I went to see Milos Forman’s classic, One Flew Over the Cuckoo’s Nest, three days in a row when it came out in 1975. The first time was to see John Joseph “Jack” Nicholson again to hear what he would say this time. I had become a big fan. It started with: “They ain’t scared of you. They’re scared of what you represent to them,” (Easy Rider, 1969); continued with: “I want you to hold it between your knees.” (Five Easy Pieces, 1970); picked up steam through: “I am the motherfucking shore patrol,” (The Last Detail, 1973); and was locked in with: “Only when I breathe,” (Chinatown, 1974).

The second night I went back to see if I saw what I thought I saw the first time. Something was eating at me.

The third time was for confirmation that I had gotten it right. The message was personal: I had to fly over my cuckoo’s nest. The place where I worked in the federal government was starting to feel like an asylum. The movie was pointing the way. But I’m ahead of myself.

The movie is based on the 1962 Ken Kesey book with the same title, taken from the nursery rhyme, “Vinery, Mintery, Cutery, Corn”:

Vintery, mintery, cutery, corn,
Apple seed and apple thorn,
Wire, briar, limber lock
Three geese in a flock
One flew East
One flew West
And one flew over the cuckoo’s nest.

The book is a story about the mental and physical consequences of freedom in the face of authority that seeks only conformity. America at the time was in a cold war, opposing communism and totalitarian regimes around the world. Kesey wanted to look at totalitarian practices within. By selecting a line from a nursery rhyme, Kesey was saying, any story of government suppression, citizen control and authoritarianism, stripped to its core, is as simple as a nursery rhyme, something even a child can understand. But authorities always complicate things. Simple things don’t need government intervention, so governments complicate matters in order to justify their modus operandi, intervention and control.

=== PROBLEM REQUIREMENTS ===
Extend the essay on One Flew Over the Cuckoo's Nest from the point where it stops.

=== SUPPLIED RECORDS ===
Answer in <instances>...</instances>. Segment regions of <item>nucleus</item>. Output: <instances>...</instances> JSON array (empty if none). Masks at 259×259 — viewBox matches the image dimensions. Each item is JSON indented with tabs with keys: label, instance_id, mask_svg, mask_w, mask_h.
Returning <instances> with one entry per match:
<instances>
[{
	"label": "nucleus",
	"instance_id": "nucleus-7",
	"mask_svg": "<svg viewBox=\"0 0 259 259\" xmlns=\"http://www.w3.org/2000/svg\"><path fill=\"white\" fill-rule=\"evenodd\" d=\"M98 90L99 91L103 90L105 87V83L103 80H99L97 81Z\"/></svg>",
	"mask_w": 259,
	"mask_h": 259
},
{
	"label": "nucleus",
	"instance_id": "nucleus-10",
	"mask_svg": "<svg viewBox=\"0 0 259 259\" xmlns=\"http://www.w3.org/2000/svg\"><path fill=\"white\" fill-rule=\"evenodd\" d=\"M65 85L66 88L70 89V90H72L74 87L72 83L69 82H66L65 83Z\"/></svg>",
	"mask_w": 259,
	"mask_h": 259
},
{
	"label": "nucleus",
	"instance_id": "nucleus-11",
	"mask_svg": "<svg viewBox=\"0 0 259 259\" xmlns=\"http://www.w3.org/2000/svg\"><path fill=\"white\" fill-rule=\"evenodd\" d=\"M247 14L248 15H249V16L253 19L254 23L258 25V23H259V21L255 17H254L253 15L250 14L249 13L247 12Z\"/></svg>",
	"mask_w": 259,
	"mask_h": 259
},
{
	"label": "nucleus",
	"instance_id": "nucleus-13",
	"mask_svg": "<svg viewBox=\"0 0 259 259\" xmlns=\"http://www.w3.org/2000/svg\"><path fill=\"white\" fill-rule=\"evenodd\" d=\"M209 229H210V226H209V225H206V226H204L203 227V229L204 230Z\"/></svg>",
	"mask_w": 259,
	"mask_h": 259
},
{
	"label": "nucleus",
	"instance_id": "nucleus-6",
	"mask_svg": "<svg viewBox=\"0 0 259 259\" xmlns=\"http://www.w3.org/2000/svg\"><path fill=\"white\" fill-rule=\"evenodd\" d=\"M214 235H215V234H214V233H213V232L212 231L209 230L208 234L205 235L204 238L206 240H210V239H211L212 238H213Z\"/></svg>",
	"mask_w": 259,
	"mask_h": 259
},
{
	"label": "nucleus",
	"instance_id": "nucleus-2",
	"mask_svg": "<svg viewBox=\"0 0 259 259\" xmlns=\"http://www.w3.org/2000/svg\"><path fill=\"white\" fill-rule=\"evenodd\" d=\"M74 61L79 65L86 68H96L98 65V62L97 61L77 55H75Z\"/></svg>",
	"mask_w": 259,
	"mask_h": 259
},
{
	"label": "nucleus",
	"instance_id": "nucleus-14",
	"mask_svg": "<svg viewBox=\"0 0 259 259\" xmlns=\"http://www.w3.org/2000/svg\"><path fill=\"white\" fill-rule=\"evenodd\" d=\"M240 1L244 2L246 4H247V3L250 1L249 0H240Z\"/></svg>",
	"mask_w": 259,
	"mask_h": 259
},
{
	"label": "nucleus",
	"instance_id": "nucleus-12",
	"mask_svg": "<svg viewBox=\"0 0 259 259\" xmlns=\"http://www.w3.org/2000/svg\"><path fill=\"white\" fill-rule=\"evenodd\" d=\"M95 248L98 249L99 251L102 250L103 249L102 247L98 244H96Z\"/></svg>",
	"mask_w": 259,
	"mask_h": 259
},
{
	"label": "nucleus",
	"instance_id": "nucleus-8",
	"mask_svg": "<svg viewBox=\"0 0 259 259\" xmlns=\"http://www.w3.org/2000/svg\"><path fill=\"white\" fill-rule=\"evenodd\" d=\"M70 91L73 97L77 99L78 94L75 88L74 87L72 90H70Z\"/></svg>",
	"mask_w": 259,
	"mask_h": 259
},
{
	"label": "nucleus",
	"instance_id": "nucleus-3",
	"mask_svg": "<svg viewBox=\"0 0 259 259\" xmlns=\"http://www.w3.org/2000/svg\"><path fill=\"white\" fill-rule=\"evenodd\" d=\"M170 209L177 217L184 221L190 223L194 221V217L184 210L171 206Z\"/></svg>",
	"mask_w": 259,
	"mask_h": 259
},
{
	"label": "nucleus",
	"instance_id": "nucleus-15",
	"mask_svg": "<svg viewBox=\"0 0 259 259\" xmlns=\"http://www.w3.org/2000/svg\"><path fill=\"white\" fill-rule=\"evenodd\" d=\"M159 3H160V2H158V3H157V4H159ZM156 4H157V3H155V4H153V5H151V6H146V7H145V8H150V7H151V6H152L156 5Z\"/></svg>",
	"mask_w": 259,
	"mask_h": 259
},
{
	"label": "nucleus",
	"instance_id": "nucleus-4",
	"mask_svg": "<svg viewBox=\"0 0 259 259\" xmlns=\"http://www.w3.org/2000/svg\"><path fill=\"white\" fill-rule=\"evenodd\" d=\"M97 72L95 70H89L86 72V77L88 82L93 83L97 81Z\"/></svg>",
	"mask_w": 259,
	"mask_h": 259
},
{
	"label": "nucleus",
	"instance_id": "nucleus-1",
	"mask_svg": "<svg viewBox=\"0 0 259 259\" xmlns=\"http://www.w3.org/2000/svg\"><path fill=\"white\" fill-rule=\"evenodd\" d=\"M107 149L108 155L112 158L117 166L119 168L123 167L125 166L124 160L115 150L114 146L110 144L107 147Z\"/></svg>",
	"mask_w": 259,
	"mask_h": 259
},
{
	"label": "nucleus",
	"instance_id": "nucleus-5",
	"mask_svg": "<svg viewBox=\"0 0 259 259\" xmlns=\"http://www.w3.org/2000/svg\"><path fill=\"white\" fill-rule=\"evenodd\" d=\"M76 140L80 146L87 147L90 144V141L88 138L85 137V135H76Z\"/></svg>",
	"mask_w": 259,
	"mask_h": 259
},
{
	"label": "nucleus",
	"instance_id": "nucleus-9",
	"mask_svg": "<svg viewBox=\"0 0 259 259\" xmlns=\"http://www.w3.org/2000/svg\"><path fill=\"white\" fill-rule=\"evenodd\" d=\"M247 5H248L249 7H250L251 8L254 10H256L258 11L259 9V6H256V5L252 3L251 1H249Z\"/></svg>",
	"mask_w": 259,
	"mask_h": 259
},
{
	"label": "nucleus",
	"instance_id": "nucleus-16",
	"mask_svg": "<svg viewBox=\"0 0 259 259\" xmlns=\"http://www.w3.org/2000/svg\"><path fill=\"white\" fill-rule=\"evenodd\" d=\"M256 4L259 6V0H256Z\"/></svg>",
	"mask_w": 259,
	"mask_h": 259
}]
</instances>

=== ANSWER FOR THIS EXERCISE ===
(We saw this pattern of government intervention in the Civil Rights movement of the 60s, the War Protests of the 60s and 70s and most recently the Occupy Wall Street demonstrations where the police agitated peaceful crowds to make them unruly in order to subdue them.)

The novel and movie are set in an insane asylum in Oregon where the inmates look like the kind of mix of people one sees on any street: some a little crazy looking, some just odd, others reasonable-looking citizens, none stepping out of the pages of GQ or Men’s Health.

This bunch in the movie acts differently: they are totally controlled by ex-army Nurse Ratched, the nurse from hell. Kesey, no doubt in my mind, put a woman’s face on the man’s world of intimidation and control, as a misdirection. Rached uses subtle humiliation, unpleasant meds and mind-numbing daily routine to keep the patients in check. When Jack arrives on the scene as Randle Patrick McMurphy, a repeat offender in for psychiatric evaluation on a rape charge, he quickly sees that his fellow citizens are more fearful of authority, Nurse Ratched, than they are focused on becoming functional enough to return to the outside world.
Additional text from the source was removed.